Garden with Insight v1.0 Help: stress/constraint
A stress or constraint on plant growth is anything that reduces plant growth from the optimal. Plants in shade are stressed, as are plants near polluting stacks or
drowned by silt near a river. Much work is being done to study the effects of various stresses, many
human-made, on plant growth.
In this simulation, there are two sets of stresses simulated: for general growth and for root growth. Each
stress factor (or growth constraint) ranges from zero to one. Because
these factors are used to reduce new growth by multiplication, a factor of one is best and a factor of zero is
The above ground stresses are: temperature stress (caused by too high or too low temperatures), water
stress (caused by lack of soil water), aeration stress (caused by too little
air in the soil), nitrogen stress (caused by not enough nitrate in the
soil), and phosphorus stress (caused by not enough labile P in the soil).
The combined growth constraint for general growth is the smallest (worst) of these factors.
The root stresses for each soil layer are: temperature stress (a different
equation than the general temperature stress), aluminum toxicity stress (caused by too many aluminum
Al3+ ions in the soil), and soil strength stress (caused by too much soil
compaction). The combined growth constraint for root growth is the smallest (worst) of these factors.

Problem set -
A. Copy the part of the help text on plant stress between "Garden with Insight" and "on plant growth.", inclusive.
B. Answer these questions from the help text on plant stress:
(i) What causes aeration stress?
(ii) What causes aluminum toxicity stress?
(iii) How is the combined growth constraint for root growth determined?
The records that come next are separate material, unrelated to the help text on plant stress.

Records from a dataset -

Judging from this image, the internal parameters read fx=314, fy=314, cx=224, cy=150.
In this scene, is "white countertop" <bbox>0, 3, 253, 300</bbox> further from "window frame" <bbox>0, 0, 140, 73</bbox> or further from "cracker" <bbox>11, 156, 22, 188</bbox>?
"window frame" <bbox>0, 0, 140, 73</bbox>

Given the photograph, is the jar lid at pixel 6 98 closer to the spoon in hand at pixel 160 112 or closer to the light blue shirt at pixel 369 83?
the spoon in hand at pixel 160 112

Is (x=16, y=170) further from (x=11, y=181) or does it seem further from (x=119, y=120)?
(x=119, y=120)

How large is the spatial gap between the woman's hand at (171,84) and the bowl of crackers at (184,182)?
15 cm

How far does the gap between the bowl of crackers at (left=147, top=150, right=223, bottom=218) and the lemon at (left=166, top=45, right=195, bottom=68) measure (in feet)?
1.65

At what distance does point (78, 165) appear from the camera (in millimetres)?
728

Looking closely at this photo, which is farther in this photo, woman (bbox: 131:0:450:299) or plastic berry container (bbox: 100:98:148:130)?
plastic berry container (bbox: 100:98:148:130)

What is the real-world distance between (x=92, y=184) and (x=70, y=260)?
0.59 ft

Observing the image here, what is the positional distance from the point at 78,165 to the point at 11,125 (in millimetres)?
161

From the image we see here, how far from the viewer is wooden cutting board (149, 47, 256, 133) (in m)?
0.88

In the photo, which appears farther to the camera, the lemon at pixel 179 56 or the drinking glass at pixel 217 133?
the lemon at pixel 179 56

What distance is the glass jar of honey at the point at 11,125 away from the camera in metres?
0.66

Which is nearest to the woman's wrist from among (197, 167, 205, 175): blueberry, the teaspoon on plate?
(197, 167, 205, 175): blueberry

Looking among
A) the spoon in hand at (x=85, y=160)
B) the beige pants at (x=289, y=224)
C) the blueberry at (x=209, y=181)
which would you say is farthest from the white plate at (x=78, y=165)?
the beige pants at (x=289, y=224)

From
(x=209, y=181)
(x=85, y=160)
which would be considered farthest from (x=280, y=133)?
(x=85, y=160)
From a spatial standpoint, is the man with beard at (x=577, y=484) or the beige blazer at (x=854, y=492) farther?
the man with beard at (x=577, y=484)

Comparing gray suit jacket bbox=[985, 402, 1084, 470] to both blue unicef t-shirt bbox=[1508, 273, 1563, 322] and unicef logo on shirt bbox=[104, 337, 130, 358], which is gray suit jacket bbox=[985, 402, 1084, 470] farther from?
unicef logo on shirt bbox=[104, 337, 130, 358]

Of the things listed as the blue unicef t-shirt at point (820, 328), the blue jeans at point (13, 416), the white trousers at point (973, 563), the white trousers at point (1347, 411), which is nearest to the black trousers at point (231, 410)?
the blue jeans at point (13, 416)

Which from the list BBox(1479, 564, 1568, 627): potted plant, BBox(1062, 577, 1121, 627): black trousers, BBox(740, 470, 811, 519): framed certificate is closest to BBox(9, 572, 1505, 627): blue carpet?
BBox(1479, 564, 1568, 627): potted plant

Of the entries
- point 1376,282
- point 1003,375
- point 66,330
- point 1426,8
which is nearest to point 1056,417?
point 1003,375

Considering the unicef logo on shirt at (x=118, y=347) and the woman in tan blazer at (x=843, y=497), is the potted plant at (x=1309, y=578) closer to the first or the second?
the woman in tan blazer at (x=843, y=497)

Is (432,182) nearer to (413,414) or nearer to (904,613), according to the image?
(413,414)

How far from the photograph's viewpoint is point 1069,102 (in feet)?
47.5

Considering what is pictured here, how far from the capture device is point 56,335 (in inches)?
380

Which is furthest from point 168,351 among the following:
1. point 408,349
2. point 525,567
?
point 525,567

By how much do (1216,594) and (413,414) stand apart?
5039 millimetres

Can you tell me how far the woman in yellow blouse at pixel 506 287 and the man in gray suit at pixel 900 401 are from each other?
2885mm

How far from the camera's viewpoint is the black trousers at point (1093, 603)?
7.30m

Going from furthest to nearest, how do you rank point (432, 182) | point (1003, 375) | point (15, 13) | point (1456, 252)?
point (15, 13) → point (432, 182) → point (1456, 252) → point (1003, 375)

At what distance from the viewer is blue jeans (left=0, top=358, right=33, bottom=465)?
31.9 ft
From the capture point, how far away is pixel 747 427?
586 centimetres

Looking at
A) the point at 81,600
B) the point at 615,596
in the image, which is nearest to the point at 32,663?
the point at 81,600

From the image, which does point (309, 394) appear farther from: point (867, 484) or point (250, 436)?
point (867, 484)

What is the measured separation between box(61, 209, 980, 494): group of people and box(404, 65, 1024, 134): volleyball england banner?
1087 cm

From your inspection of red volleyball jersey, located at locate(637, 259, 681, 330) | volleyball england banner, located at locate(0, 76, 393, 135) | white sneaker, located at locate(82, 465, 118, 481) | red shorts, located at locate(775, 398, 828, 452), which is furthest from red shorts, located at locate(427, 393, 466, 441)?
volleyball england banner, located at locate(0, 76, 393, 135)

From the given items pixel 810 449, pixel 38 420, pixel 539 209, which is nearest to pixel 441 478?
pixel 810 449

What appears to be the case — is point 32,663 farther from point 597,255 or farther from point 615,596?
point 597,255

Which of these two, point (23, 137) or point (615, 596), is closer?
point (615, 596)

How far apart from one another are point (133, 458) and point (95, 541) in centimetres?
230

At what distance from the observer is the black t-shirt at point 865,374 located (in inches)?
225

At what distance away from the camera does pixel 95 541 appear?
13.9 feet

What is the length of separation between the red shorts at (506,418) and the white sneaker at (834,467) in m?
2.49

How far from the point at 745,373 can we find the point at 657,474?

Response list -
A.
Garden with Insight v1.0 Help: stress/constraint
A stress or constraint on plant growth is anything that reduces plant growth from the optimal. Plants in shade are stressed, as are plants near polluting stacks or
drowned by silt near a river. Much work is being done to study the effects of various stresses, many
human-made, on plant growth.

B.
(i) Too little air in the soil.
(ii) Too many aluminum Al3+ ions in the soil.
(iii) It is the smallest (worst) of the root stress factors.